WRITTEN EXERCISE A:
Return the part of the movie-times grabber post starting at "use LWP::Simple;" and ending at "fetching totally fails.", word for word.
•••••
View unanswered posts    View active topics

All times are UTC - 6 hours





Post new topic Reply to topic  [ 19 posts ] 
Go to page Previous  1, 2

Print view Previous topic   Next topic  
Author Message
Search for:
 Post subject:
PostPosted: Mon Jul 05, 2010 9:41 pm 
Offline
Joined: Mon Feb 27, 2006 10:39 pm
Posts: 48
Found a replacement grabber that seems to work for me;

http://github.com/Jonty/Googlemovies/bl ... emovies.pl

Code:
#!/usr/bin/perl
use warnings;
use strict;

use LWP::Simple;
use HTML::Entities;
use HTML::TreeBuilder;
use XML::Writer;

# Google url. You shoudn't need to change this unless fetching totally fails.
# Just change the domain to your local google, i.e. google.com to google.de
my $googleurl = "http://www.google.com/movies?near=";

# Set to 1 to fetch only first page of results
my $fetch_pages = 10;

# Otherwise we can get complaints when unicode is output
binmode STDOUT, ':utf8';

# Fetch the postcode/location to use from the args
# You can also use city name, "New York", "London"
my $location = join '+', @ARGV; # join args with '+' to be able to pass i.e. "New+York" in the url

if (!$location) {
    print "No postcode/location passed in arguments!\n";
    exit;
}

my $out = '';
my $xml = new XML::Writer(
    OUTPUT => $out,
    DATA_MODE => 1,
    DATA_INDENT => 2
);

$xml->xmlDecl();
$xml->startTag('MovieTimes');

my $start = 0;
parse_html(fetch_html($googleurl.$location));

$xml->endTag(); # MovieTimes
$xml->end();

# Tada!
•••••
WRITTEN EXERCISE B:
In the entries, starting at the line that contains "How far is the point" and ending at the line that contains "3926 millimetres", replace "camera" with "lens". Return only those lines, with everything else unchanged.

[Spatial reasoning dataset excerpts]
•••••
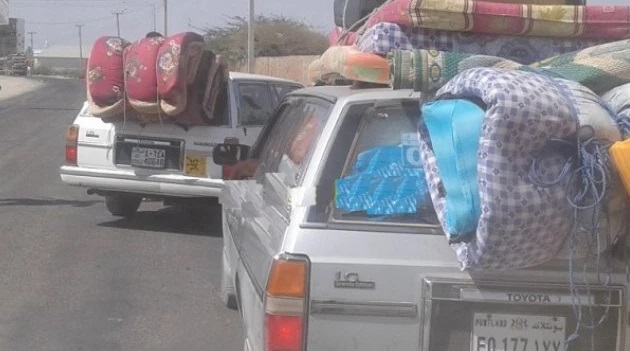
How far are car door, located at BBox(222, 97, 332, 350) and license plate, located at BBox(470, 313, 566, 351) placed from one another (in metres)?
0.75

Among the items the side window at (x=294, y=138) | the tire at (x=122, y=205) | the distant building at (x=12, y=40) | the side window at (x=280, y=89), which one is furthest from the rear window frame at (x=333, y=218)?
the distant building at (x=12, y=40)

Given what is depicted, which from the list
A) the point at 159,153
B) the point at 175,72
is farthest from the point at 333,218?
the point at 159,153

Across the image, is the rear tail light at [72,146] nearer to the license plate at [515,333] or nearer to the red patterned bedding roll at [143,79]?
the red patterned bedding roll at [143,79]

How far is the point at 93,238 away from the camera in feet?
31.0

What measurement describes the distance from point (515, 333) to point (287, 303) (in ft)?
2.58

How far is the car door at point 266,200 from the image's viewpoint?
3926 millimetres

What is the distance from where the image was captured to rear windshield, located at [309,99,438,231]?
3.65m

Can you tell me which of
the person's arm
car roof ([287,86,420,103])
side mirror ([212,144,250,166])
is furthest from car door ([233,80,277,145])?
car roof ([287,86,420,103])

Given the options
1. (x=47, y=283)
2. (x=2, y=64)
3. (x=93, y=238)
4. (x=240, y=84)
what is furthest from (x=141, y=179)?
(x=2, y=64)

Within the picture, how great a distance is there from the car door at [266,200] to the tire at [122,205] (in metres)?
4.43

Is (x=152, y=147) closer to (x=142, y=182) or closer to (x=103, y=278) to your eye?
(x=142, y=182)

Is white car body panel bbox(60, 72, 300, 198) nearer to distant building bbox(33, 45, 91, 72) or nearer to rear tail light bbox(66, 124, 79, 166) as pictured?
rear tail light bbox(66, 124, 79, 166)

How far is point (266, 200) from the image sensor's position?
457 centimetres

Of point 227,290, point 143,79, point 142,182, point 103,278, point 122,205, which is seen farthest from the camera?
point 122,205
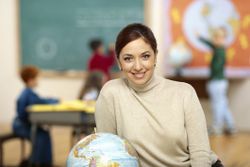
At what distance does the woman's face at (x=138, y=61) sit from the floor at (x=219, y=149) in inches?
150

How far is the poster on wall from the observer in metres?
8.95

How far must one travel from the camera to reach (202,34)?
30.0 ft

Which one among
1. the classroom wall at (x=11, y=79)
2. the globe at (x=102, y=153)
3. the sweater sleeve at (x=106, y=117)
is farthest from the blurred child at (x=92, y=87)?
the classroom wall at (x=11, y=79)

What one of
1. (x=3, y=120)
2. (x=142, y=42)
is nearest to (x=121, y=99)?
(x=142, y=42)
•••••
PROBLEM SOLUTION A:
use LWP::Simple;
use HTML::Entities;
use HTML::TreeBuilder;
use XML::Writer;

# Google url. You shoudn't need to change this unless fetching totally fails.

PROBLEM SOLUTION B:
How far is the point at 93,238 away from the lens in feet?
31.0

What measurement describes the distance from point (515, 333) to point (287, 303) (in ft)?
2.58

How far is the car door at point 266,200 from the image's viewpoint?
3926 millimetres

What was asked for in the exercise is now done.